Bulleteer #4, by Grant Morrison and Yanick Paquette.
The final issue of Bulleteer is more about Sally Sonic than Alix Harrower, although as Sally's unfortunate life represents a possible fate for Alix the flashbacks never seem out of place.
This late in the game any regular Seven Soldiers reader can spot the recurrent themes in Sally's story: the stunted aging, the importance of change and mortality, the forces that conspire to pervert innocent heroes, and the very blunt critique/participation in superhero comics' fetishization of women that has been this book's bread and butter. I am a little surprised that Morrison would resort to such a hokey excuse for Sally's corruption ("Doctor Hyde's Evil Serum") when he'd already done such a great job of taking Sally to the precipice of that corruption quite naturally, through her own naïveté. But he's done this before, with the Vigilante's lycanthropy or, to switch projects, with the paranoia-inducing alien chemicals in All-Star Superman. All of these stories present plausible psychological motivations for some pretty unsavory behavior and then veer off into the transparently ridiculous shelter of genre devices.
It smacks of the same refusal to grow up that characterizes so many of the failed heroes in Seven Soldiers--if you assume that psychological realism is the only way to tell mature stories, which Morrison plainly does not. That's the way favored by Zor and the Sheeda, who both force the heroes they encounter to "grow up" into the venality of what passes for realism in most comics. It's the wrong kind of change, as bad or worse than stasis, and the two feed off one another. Morrison's alternative seems to be heroes who can grow into real emotional maturity, and who can say something valid about our lives without giving up even the zaniest genre trappings, but attributing their behavior to Mort Weisinger plot devices like the Evil Serum feels like an unpleasant atavism.
(I'm also surprised that Morrison didn't explain Sally's behavior through the Sheeda, who have become more naturalized through steady exposure. Although perhaps he does--there's one panel near the end where Sally seems to scratch the back of her neck, right where they ride, as she talks about madness and change...)

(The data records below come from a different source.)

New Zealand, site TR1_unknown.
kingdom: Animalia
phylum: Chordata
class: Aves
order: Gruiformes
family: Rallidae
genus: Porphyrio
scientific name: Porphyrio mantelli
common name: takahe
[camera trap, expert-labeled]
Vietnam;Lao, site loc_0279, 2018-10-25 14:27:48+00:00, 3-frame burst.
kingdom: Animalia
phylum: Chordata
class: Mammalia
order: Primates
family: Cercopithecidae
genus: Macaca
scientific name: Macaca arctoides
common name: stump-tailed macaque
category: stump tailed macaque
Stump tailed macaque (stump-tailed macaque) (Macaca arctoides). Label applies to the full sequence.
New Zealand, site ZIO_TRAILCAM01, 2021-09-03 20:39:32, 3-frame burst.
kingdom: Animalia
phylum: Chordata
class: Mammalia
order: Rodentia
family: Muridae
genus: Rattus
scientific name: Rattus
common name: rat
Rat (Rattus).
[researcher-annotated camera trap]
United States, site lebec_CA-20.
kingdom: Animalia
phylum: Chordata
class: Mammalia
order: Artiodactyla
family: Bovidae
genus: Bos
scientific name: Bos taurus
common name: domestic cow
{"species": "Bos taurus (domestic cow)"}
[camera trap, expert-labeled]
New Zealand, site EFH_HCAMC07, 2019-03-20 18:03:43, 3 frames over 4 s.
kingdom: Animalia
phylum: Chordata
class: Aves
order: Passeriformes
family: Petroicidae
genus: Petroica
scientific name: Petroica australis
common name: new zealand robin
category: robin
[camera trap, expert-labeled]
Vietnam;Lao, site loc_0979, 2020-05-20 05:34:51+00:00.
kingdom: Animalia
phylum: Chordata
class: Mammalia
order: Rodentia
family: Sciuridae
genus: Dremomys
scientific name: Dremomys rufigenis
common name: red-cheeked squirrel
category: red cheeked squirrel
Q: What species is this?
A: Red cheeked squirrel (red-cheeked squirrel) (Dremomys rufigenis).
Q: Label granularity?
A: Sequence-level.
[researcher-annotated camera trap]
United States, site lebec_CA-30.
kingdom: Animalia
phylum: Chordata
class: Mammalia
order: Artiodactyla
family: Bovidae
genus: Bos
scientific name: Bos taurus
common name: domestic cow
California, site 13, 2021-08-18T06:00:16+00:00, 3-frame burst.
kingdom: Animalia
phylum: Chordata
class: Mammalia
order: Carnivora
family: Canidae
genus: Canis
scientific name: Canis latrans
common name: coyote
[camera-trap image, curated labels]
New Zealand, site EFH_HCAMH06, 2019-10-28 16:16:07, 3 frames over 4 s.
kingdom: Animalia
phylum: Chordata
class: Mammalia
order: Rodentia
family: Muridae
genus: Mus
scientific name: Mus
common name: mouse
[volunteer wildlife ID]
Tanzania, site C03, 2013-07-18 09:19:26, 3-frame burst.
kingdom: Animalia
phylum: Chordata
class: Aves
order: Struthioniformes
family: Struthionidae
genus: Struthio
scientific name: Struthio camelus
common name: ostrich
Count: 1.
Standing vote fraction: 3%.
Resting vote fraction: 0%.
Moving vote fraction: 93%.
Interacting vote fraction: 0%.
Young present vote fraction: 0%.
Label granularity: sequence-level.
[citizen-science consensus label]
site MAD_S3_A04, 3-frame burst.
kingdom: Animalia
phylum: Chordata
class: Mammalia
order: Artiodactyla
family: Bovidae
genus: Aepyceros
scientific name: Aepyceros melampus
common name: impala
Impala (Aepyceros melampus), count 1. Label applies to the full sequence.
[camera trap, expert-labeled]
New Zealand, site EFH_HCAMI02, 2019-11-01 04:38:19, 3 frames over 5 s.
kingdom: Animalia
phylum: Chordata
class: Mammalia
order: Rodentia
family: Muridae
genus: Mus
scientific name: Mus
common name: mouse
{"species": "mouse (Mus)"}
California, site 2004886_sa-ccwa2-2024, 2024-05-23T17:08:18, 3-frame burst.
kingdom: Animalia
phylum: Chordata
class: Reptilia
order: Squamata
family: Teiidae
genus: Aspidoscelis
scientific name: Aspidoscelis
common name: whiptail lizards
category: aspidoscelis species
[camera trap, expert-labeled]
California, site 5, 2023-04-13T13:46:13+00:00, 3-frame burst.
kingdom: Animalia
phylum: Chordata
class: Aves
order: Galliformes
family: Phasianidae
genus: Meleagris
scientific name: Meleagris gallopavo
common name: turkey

Alix goes through a few changes herself in this issue; happily, no Evil Serum is in sight (although Sally does make the offer). Last issue Alix inadvertently saved herself through her own empathy, but this time she can only triumph by shutting out her archnemesis, crying "I DON'T CARE WHAT YOUR +%@&'N SOB STORY IS!" just before she delivers the coup de grace. This hardening and Sally's negative example of the fate awaiting attractive female superheroes--the culmination of four issues that bombard Alix with dead, failed, or twisted heroes--prompt Alix to turn a deaf ear to the Vigilante's pleas for help. Morrison dumps the information about her role in the Seven Soldiers storyline a little too easily, but Alix's renunciation of her mission does great things for future stories, cementing her even further as a classic Marvel-style reluctant hero and establishing a challenge for the finale that ties right into one of Morrison's recurring themes. Somebody has to pull Alix out of her jaded, negative attitude towards superheroes and rekindle her compassion or we're all finished. Come to think of it, if the Evil Serum is, like the Guilt monster or the Omega Sanction, just a stand-in for the forces that strip us of our idealism and grind us down, then maybe Alix caught a whiff after all.
This comic isn't the tour de force of issue #3, and the pieces of the grand puzzle aren't delivered as elegantly (and hence aren't as thrilling, even though by all rights they should be moreso) as those in #2. Still, it's a nice little finish for a series that surprised me by finding more emotional depth in its arch premise and its unabashedly cheesecake art than I would have thought possible. This was right up there with Zatanna and Klarion as the best Seven Soldiers has had to offer.